Ungefähr die Hälfte meiner Freiwilligentätigkeit hier auf Chios verbringe ich in einem Umfeld, das ich in den letzten 14 Jahren meines Lebens schon ziemlich gut kennengelernt habe: Kindergarten und Schule. Zu meinem Glück ein Umfeld, das ich immer recht gerne mochte (eine Meinung, die ich mit wenigen teile).

Von Oktober bis Jänner war ich in einer Volksschule in Vrontados beschäftigt – übrigens ein Städtchen mit nur 5000 Einwohnern aber drei Volksschulen. Dort startete mein Tag um 9.30 Uhr mit einer zwanzigminütigen Pause, in der ich mich vor allem darum kümmerte, die Erstklässler in Schach zu halten. Von kleinen Wettrennen und Schaukel anschubsen bis zu tröstenden Umarmungen war immer für Überraschungen gesorgt. Später ging ich dann drei Einheiten lang von Klasse zu Klasse und half den Lehrern dort mit allerlei Sachen. Manchmal kämpfte ich mit dem Kopiergerät, manchmal bastelte ich und manchmal sang ich Lieder vor der Klasse oder korrigierte Englisch Hausübungen. Um 12.30 Uhr war unsere Arbeit dann getan. Mit einem Lächeln verließ ich meist das Gebäude, dorthin gezaubert von offenen und einfach fröhlichen Kindern.

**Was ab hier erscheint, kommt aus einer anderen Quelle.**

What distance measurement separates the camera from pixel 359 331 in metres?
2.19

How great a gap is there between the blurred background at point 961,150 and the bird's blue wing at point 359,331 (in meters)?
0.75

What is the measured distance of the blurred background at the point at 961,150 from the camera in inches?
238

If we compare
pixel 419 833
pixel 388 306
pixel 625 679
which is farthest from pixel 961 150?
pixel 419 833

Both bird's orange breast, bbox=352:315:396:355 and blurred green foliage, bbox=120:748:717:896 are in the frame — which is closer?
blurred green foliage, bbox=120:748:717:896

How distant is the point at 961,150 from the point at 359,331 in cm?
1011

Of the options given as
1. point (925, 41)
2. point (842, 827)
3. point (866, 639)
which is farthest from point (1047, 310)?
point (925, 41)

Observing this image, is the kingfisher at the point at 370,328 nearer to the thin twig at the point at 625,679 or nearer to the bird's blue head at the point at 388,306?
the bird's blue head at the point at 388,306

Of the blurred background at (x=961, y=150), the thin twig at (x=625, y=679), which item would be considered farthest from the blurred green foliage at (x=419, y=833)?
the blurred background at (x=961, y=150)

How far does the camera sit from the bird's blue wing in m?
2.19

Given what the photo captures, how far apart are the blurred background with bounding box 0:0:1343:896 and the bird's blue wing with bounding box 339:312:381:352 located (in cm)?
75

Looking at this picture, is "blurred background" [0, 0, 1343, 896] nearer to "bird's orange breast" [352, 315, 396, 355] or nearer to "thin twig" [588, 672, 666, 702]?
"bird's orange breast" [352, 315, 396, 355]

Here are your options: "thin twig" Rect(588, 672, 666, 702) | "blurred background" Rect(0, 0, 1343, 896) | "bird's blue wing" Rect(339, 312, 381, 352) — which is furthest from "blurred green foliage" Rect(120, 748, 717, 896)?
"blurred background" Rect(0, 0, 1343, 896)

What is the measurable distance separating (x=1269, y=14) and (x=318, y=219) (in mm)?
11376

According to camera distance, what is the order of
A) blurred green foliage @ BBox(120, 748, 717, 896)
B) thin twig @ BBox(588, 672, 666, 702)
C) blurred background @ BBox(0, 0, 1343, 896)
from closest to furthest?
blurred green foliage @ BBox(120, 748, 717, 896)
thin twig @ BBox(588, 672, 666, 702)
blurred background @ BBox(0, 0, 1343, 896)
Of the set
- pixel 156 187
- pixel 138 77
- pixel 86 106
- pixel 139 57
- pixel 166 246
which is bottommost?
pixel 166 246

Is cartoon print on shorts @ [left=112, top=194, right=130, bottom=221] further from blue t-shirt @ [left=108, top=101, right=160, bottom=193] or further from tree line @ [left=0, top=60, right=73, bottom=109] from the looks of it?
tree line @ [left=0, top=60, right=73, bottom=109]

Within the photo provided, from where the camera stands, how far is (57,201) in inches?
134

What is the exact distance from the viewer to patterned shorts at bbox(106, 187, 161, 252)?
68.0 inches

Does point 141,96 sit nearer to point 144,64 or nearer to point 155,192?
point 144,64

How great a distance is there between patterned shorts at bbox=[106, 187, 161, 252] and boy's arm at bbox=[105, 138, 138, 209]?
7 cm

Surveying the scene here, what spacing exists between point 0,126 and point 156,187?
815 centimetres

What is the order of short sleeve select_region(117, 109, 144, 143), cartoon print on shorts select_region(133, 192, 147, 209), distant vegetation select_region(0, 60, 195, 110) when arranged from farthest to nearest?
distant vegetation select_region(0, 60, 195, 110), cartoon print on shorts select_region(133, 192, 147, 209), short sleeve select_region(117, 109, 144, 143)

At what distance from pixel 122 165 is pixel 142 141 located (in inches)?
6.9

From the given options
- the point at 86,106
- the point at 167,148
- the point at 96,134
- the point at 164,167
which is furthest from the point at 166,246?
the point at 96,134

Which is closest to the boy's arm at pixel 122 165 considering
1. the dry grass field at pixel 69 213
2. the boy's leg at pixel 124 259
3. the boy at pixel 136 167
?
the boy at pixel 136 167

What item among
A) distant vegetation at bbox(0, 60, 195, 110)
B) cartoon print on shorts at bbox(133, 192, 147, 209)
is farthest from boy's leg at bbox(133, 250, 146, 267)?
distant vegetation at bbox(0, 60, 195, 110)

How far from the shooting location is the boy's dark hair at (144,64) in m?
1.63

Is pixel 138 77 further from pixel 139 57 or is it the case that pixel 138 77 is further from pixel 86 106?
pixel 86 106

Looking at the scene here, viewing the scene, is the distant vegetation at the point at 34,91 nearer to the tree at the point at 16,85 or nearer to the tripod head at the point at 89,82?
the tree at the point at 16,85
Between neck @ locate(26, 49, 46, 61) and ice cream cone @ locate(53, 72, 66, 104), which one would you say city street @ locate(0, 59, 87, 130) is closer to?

Anders sieht der Alltag nun in Katarraktis aus. Morgens um 7.40 Uhr machen wir uns bereits auf den Weg, um an einer Kreuzung darauf zu warten, von einer Lehrerin mitgenommen zu werden. Unsere Arbeitsstelle liegt nämlich 3km entfernt in Nenita. Dort verbringen wir den ersten Teil unseres Tages im Kindergarten. 13 Kinder halten uns auf Trab und gerade jetzt in der Faschingszeit wird fleißig gebastelt: Clowns, Monster und speziell für heute Valentinstagsherzen. Es macht einfach Spaß, zu basteln und sich ein bisschen daran zurückzuerinnern, wie sorgenfrei man doch in dem Alter war. Besonders angenehm ist es auch, dort Lehrer zu haben, die gerne etwas über uns und unsere Kultur erfahren wollen und unsere Ideen miteinbeziehen. Leider wird dieser Teil meines Tages bald Vergangenheit sein und ich werde meinen Vormittag nur mehr in der Schule verbringen.

Etwas ernster ist natürlich dann der zweite Teil meines Tages, den ich alleine in der Schule verbringe. Dort unterstütze ich die Lehrerin der zweiten Klasse. Obwohl so manche Griechischstunde oder Mathematikeinheit anstrengend werden kann, habe ich all diese Schüler in mein Herz geschlossen. Ich muss grinsen, wenn ich zum Beispiel an die heutigen Einheiten denke, in denen von links und rechts „κυρία“ („Frau Lehrerin“) kamen, weil die Schüler einfach wussten, dass ich ihnen helfen kann und das auch gerne mache. In langweiligen Stunden macht uns dann ein kurzes Augenzwinkern zu zeitweiligen Komplizen, weiß ich doch auch noch, wie es auf ihrer Seite der Klasse ist.

Insgesamt ist es eine Erfahrung, die ich jedem nur wünschen kann und selber nicht mehr missen möchte.